设为首页 收藏本站
查看: 520|回复: 0

[经验分享] redis autocomplete

[复制链接]

尚未签到

发表于 2016-12-17 10:03:04 | 显示全部楼层 |阅读模式
原文地址http://antirez.com/post/autocomplete-with-redis.html
Hello! This isn't just a blog post, it is actually the Redis weekly update number eight, but we can't tell this to Google: naming posts like Redis Weekly update #... will not play well with Google indexing, so I'm starting to use blog post titles more predictive of what people will actually type into a search engine, in this specific case autocomplete redis, probably.

Too bad that I'm forced to play the game of the SE0 L00z3r, but it's for a good reason. I guess this will also work well when articles are submitted in places like Hacker News, Programming Reddit and so forth. Readers will have a simpler way to tell if they want to actually click or not on the link. Ok... end of the off topic.

I hope the topic of this post will be very interesting for many Redis users, and for many non Redis users that experimented the pain of modeling auto complete for web or mobile applications using a database that is not designed to make this a simple task.

Auto complete is a cool and useful feature for users, but it can be non trivial to implement it with good performances when the set of completions is big.
Simple auto complete

In the simplest auto completion schema you have:
A set of N words, that are in some way notable words that you want to auto complete. This can be for instance the names of the biggest cities in the world in a subscription form, or the most frequent search terms in a search service. We'll try to complete a list of female names. You can find the raw file name here: female-names.txt.
A prefix string, that is, what your user is writing in the input field.
Given the prefix, you want to extract a few words that start with the specified prefix.

But in what order? In many applications (like the list of cities in a web form) this order can just be lexicographic, and this is more simple and memory efficient to model in Redis, so we'll start with it, trying to evolve our approach to reach more interesting results.

So for instance if the prefix is mar, what I want to see in the completion list is mara, marabel, marcela, and so forth.

Since we want a scalable schema, we also require that this entries are returned in O(log(N)) time in the average case. A O(N) approach is not viable for us. We'll see the space complexity, that is another very important meter, in a moment.
A little known feature of sorted sets

The order of elements into a sorted set is, of course, given by the score. However this is not the only ordering parameter since sorted set elements may have the same score. Elements with the same score are sorted lexicographically, as you can see in this example:
redis> zadd zset 0 foo
(integer) 1
redis> zadd zset 0 bar
(integer) 1
redis> zadd zset 0 x
(integer) 1
redis> zadd zset 0 z
(integer) 1
redis> zadd zset 0 a
(integer) 1
redis> zrange zset 0 -1
1. "a"
2. "bar"
3. "foo"
4. "x"
5. "z"
This is a very important feature of sorted sets, for instance it guarantees O(log(N)) operations even when large clusters of elements have the same score. And this will be the foundation for our code completion strategy.
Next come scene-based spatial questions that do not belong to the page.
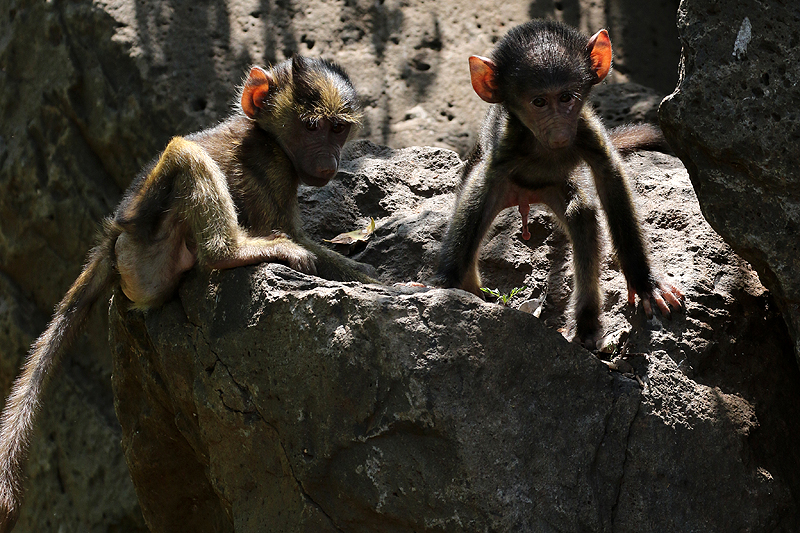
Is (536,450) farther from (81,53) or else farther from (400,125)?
(81,53)

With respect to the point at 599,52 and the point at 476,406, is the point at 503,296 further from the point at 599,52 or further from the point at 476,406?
the point at 599,52

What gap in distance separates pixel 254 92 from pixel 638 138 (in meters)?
2.94

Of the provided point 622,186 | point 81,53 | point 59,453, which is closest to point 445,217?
point 622,186

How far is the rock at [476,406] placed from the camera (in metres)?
3.43

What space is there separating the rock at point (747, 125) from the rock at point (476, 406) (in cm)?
56

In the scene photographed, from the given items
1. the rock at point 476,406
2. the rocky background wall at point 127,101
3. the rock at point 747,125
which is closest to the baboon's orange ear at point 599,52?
the rock at point 747,125

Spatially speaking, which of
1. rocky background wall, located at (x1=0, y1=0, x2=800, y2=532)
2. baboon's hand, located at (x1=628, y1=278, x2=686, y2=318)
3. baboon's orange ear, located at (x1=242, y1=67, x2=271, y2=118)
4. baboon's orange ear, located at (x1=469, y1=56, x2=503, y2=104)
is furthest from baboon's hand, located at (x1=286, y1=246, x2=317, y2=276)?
baboon's hand, located at (x1=628, y1=278, x2=686, y2=318)

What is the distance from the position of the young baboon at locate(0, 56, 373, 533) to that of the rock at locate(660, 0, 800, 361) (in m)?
2.08

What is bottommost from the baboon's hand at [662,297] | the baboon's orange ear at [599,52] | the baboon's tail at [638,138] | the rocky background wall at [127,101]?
the rocky background wall at [127,101]

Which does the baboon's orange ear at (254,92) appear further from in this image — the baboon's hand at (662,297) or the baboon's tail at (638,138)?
the baboon's hand at (662,297)

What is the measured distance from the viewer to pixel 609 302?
4867mm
Well... that's not enough, but fortunately there is another cool feature of sorted sets, that is the ZRANK command. With this command given an element you can know the position (that is, the index) of an element in the sorted set. So what should I do if I want to know what words follow "bar" in my sorted set? (note that indexes are zero based)
redis> zrank zset bar
(integer) 1
redis> zrange zset 2 -1
1. "foo"
2. "x"
3. "z"
Hey that seems pretty close to what we want in our first completion strategy... but we need a final trick.
Completion in lexicographical ordering

So what we are able to do is looking up a word in the sorted set and obtain a list of words lexicographically following this word. This is a bit different from what we actually need, as we want to complete words just having a prefix of the word (or sentence, and in general any string).

We can have all this paying a price, that is: more space.
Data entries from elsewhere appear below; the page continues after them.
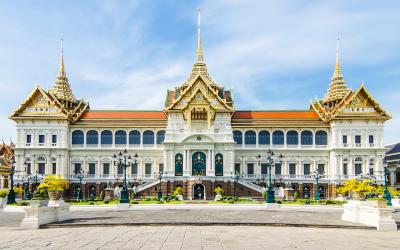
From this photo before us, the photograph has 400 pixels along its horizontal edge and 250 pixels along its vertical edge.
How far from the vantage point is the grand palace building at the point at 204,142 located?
6538cm

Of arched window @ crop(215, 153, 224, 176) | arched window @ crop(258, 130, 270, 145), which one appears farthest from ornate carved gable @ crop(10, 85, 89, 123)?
arched window @ crop(258, 130, 270, 145)

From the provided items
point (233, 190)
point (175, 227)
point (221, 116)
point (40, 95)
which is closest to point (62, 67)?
point (40, 95)

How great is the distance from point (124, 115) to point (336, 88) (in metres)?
35.3

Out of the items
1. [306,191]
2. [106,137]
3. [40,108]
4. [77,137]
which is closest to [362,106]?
[306,191]

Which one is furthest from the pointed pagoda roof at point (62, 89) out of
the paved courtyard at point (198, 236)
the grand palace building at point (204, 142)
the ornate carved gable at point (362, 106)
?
the paved courtyard at point (198, 236)

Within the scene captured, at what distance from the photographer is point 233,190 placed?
6328 centimetres

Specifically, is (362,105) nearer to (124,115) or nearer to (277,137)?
(277,137)

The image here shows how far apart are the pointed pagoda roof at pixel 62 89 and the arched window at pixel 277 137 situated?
34409 millimetres

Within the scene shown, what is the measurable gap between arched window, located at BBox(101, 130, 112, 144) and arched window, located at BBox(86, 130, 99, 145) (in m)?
0.81

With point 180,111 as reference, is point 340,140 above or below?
below

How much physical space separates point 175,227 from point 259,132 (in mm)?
46367

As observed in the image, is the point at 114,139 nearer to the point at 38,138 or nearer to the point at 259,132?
the point at 38,138

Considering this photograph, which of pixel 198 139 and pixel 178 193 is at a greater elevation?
pixel 198 139

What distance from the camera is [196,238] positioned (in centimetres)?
1975
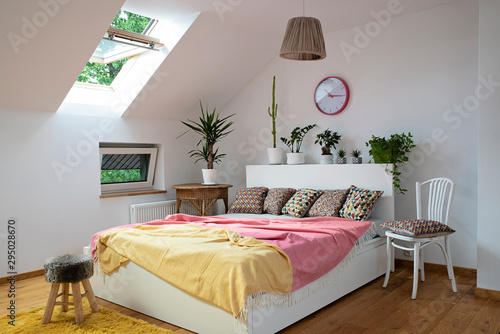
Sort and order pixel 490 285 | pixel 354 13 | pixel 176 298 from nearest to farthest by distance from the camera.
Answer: pixel 176 298 < pixel 490 285 < pixel 354 13

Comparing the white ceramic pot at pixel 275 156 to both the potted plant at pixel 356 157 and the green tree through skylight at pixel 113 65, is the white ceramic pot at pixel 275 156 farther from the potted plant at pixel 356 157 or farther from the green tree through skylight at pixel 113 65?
the green tree through skylight at pixel 113 65

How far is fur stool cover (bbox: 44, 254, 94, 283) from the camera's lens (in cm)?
286

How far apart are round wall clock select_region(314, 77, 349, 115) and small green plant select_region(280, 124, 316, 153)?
272mm

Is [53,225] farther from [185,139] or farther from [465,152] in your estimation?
[465,152]

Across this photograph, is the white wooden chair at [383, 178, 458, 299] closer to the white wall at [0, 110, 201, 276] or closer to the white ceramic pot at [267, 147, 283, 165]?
Answer: the white ceramic pot at [267, 147, 283, 165]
What we do is the following: instead of adding only full words to the sorted set, we add also all the possible prefixes of any given word. We also need a way to distinguish actual words from prefixes. So this is what we do:
For every word, like "bar", we add all the prefixes: "b", "ba", "bar".
For every word we finally add the word itself but with a trailing "*" character,
so that we can tell this is an actual word (of course you can use a different marker, even binary to avoid collisions). So we also add "bar*". If I add the word "foo", "bar", and "foobar" using the above rules, this is what I obtain:
redis> zrange zset 0 -1
1. "b"
2. "ba"
3. "bar"
4. "bar*"
5. "f"
6. "fo"
7. "foo"
8. "foo*"
9. "foob"
10. "fooba"
11. "foobar"
12. "foobar*"
Now we are very close to perform the completion!

If the user is writing "fo" we do the following:
redis> zrank zset fo
(integer) 5
redis> zrange zset 6 -1
1. "foo"
2. "foo*"
3. "foob"
4. "fooba"
5. "foobar"
6. "foobar*"
We just need to get all the items marked with the trailing "*', so we'll be able to show "foo" and "foobar" as possible completions.
Let's try it with a bigger dictionary

We'll use a list of 4960 female names, female-names.txt and a Ruby script to check how well our approach is working.

# compl1.rb - Redis autocomplete example
# download female-names.txt from http://antirez.com/misc/female-names.txt

require 'rubygems'
require 'redis'

r = Redis.new

# Create the completion sorted set
if !r.exists(:compl)
    puts "Loading entries in the Redis DB\n"
    File.new('female-names.txt').each_line{|n|
        n.strip!
        (1..(n.length)).each{|l|
            prefix = n[0...l]
            r.zadd(:compl,0,prefix)
        }
        r.zadd(:compl,0,n+"*")
    }
else
    puts "NOT loading entries, there is already a 'compl' key\n"
end

# Complete the string "mar"

def complete(r,prefix,count)
    results = []
    rangelen = 50 # This is not random, try to get replies < MTU size
    start = r.zrank(:compl,prefix)
    return [] if !start
    while results.length != count
        range = r.zrange(:compl,start,start+rangelen-1)
        start += rangelen
        break if !range or range.length == 0
        range.each {|entry|
            minlen = [entry.length,prefix.length].min
            if entry[0...minlen] != prefix[0...minlen]
                count = results.count
                break
            end
            if entry[-1..-1] == "*" and results.length != count
                results << entry[0...-1]
            end
        }
    end
    return results
end

complete(r,"marcell",50).each{|res|
    puts res
}

view rawcompl1.rbThis Gist brought to you by GitHub.


What we do in the script is adding all the words using our set of rules, then using ZRANGE in small ranges of 50 elements to get as much words as we like. This seems all cool, but what is the space and time complexity of our approach?
The big O

Both ZRANK and ZRANGE (with a fixed range of 50 elements) are O(log(N)) operations. So we really don't have problems about handling huge word lists composed of millions of elements.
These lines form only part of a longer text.